As part of broader efforts to stimulate the economy and improve the investment climate, President Michel Temer’s government has prioritised attracting greater private investment in the mining sector. Since assuming office in May, Temer has reshuffled personnel and prioritised efforts to create more opportunities for private companies. In November, the government opened bidding for mining projects in Pernambuco, Paraiaba, Rio Grande do Sul, Goias and Tocantins states as part of a larger infrastructure concession programme. The administration hopes to build on this over 2017, when mining agency National Department of Mineral Production (DNPM) plans to sell some 22,000 mineral exploration rights across Brazil. In addition, the government also plans to offer nine strategic mining concessions in 2017. This flurry of activity follows the appointment of Eduardo Ledsham, a former top official at Brazil-based mining giant Vale, as head of the geologic survey mineral geological survey agency (CRPM).
Despite an ambitious agenda to create more investment opportunities, the government has acknowledged the need for further reforms to attract higher levels of investment. In an interview with Reuters published in October, Ledsham said that Brazil’s mining sector had been frozen since 2012 and that his goal was to bring about more transparency and greater certainty to reassure investors. The CRPM chief noted that Brazil had around 30 percent of the mining investment per square kilometre of mining giants Canada and Australia. Lower levels of investment and activity in Brazil stem in part from regulatory concerns, including an outdated mining code and political uncertainty related to far reaching corruption scandals, structural economic challenges and political deadlock.

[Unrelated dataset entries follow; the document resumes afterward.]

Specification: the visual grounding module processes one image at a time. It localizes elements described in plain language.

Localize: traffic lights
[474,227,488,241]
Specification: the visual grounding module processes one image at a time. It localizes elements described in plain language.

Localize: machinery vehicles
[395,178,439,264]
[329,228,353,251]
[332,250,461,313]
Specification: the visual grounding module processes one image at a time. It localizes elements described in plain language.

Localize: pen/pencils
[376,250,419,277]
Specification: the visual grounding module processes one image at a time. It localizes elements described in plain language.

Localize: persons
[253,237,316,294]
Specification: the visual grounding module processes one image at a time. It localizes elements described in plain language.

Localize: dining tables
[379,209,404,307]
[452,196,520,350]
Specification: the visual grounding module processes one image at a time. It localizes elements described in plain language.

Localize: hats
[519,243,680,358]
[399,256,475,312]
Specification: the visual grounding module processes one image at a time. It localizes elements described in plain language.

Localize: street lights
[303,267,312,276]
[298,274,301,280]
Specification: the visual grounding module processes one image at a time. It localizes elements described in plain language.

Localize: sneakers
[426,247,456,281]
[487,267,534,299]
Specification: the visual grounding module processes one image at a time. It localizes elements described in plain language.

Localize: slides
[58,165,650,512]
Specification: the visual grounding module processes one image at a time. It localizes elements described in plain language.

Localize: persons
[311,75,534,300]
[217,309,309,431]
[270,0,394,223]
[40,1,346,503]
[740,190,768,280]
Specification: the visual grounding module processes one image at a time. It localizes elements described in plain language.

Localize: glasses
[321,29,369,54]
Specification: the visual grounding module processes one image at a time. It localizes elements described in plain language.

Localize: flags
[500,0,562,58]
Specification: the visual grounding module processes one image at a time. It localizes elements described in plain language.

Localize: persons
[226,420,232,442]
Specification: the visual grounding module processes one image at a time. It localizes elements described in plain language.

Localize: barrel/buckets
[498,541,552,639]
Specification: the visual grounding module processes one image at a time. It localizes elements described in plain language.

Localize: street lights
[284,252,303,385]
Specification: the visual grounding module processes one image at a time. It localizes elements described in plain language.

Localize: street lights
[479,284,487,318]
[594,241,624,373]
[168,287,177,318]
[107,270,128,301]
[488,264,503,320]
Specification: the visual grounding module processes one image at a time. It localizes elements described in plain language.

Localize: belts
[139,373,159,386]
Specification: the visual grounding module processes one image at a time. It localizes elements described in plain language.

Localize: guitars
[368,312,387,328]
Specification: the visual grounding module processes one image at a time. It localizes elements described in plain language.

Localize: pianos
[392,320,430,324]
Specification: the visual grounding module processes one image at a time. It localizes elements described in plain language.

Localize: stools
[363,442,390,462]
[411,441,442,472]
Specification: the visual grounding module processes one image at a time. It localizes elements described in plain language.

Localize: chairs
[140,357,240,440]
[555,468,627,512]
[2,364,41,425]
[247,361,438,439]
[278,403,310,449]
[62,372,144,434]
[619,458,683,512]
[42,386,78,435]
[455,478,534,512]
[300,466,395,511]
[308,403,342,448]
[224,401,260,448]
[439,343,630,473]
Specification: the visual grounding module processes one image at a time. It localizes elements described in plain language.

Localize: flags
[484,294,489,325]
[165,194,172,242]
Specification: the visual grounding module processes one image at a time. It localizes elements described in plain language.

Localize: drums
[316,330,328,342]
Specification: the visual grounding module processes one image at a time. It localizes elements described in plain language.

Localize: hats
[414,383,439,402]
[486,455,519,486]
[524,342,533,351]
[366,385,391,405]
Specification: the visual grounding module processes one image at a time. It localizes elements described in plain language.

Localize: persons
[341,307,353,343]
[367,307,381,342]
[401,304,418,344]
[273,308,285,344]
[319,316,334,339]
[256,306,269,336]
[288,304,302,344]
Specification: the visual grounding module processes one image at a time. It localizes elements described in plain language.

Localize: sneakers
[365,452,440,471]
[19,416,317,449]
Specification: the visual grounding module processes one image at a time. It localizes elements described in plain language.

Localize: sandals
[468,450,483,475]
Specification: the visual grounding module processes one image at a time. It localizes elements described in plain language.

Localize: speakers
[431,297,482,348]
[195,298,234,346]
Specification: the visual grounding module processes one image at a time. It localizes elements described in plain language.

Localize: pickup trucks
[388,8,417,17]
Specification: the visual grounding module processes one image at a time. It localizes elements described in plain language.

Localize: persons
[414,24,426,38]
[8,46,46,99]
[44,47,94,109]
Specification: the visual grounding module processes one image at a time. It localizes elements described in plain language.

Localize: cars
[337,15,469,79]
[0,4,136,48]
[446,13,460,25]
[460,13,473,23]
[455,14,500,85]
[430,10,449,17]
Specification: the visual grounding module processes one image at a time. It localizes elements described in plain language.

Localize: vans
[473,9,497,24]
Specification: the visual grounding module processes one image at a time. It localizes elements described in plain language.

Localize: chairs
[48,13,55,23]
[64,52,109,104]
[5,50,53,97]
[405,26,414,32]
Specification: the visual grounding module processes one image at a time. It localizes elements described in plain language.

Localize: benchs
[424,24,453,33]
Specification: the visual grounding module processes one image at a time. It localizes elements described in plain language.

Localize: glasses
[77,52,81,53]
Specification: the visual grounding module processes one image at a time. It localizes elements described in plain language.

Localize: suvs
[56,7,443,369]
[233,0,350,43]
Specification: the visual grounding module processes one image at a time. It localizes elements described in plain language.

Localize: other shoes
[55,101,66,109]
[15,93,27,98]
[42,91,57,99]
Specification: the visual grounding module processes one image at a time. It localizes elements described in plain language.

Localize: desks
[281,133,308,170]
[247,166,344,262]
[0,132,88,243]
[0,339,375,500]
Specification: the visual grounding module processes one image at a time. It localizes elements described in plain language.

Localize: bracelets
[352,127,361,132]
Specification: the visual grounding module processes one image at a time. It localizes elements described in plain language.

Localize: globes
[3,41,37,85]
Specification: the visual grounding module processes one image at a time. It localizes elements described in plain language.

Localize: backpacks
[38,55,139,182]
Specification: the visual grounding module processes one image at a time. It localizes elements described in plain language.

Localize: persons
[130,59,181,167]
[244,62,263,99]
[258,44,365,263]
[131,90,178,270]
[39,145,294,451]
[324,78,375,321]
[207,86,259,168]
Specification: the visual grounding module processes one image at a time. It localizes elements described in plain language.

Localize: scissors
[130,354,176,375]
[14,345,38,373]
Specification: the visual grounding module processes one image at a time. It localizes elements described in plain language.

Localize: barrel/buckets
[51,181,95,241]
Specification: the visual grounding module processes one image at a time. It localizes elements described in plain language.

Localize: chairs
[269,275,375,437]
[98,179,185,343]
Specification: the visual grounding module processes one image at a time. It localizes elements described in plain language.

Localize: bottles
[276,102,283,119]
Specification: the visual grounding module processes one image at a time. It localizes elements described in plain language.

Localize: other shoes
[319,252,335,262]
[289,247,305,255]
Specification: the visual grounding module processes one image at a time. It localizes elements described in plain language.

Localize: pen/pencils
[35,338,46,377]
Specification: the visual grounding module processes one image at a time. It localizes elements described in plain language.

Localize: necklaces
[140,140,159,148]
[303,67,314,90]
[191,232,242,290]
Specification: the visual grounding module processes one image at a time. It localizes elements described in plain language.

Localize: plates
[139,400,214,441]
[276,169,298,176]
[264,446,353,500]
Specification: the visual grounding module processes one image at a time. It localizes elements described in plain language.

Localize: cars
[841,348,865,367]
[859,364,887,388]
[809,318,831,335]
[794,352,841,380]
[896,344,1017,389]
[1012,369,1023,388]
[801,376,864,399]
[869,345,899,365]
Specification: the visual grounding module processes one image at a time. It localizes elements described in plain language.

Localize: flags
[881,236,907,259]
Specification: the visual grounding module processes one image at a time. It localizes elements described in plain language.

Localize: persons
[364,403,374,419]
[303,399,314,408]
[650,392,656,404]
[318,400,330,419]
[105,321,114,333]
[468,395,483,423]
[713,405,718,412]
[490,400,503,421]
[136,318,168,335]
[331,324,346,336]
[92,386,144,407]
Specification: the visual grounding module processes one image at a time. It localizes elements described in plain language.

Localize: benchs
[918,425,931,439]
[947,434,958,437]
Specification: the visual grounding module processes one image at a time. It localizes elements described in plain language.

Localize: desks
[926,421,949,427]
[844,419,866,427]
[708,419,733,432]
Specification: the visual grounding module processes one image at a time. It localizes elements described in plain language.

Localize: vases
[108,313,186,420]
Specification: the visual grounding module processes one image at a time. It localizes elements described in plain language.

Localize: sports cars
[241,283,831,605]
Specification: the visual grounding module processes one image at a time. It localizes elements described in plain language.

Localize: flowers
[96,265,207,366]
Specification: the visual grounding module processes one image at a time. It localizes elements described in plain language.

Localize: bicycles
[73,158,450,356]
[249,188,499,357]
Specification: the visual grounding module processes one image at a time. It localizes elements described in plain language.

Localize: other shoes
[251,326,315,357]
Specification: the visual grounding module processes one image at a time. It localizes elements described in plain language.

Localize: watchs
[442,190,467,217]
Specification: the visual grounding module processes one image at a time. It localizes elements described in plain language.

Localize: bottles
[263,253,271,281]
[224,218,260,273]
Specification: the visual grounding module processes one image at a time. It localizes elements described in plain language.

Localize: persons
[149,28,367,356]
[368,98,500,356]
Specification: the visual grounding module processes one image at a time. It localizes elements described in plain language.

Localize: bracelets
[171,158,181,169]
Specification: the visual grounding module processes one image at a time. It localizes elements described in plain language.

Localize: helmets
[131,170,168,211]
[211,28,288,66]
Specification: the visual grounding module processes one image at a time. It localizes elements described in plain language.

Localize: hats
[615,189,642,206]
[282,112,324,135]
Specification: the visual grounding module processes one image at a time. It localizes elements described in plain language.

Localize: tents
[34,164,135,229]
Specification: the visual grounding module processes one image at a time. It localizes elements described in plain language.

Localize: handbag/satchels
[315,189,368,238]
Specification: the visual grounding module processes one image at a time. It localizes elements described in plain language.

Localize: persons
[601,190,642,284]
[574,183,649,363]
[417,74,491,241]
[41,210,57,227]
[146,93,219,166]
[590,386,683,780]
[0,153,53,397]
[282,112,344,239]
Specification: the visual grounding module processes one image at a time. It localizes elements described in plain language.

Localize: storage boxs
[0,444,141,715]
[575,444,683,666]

Political realities will make it difficult for Temer to resolve the country’s deeper challenges, but his administration has made some progress in removing obstacles to greater private investment in key sectors, including in oil and gas where Congress voted in October to relax rules on state oil company Petrobras’ participation in offshore projects. In the mining sector, the government has also backed specific reforms. For example, CRPM head Ledsham has pledged to simplify rules for acquiring mining licenses and to improve coordination between his agency and DNPM, steps that would address key concerns raised by mining companies. The government has also said it supports introducing a new mining code, but previous attempts to introduce new legislation have been stalled for several years due to political and industry resistance. A new mining code was drafted under President Dilma Rousseff, but the current administration has said that that version was too focused on increasing the state’s share of revenues and has called for it be rewritten to focus on incentivising investment.
Although the Temer administration has established solid pro-business credentials, any attempt to carry out an overhaul of the mining sector would increase the level of uncertainty facing investors. Moreover, the outcome of such a process is not guaranteed given the current political situation. Temer’s pro-businesses reforms are popular with investors, but his economic policies have provoked mass protests and strikes while his personal unfavorability rating rose to 52 percent in October according to pollster MDA. The president and a number of senior figures in government and Congress have been implicated in corruption scandals that could eventually make their positions untenable.
As such, the long-term prospects for the current administration are uncertain and the persistent cycle of political crises facing the government will only add to the complexity of an already challenging process to rewrite Brazil’s entire mining code. Any process to draft new mining legislation will be influenced by lingering resentment over the deadly collapse of a dam at the Samarco mine in November 2015, which could make it difficult for lawmakers to resist pressure to enact tougher environmental and safety requirements on the industry. In the important mining state of Minas Gerais, where the Samarco disaster took place, officials have called for greater oversight at the national level and activists have said existing regulations rely too heavily on self-reporting by industry. Based on the current political climate, a more effective approach may to be focus on specific terms or areas of the code, as Congress has already done in oil and gas, rather than reworking the entire regulatory regime.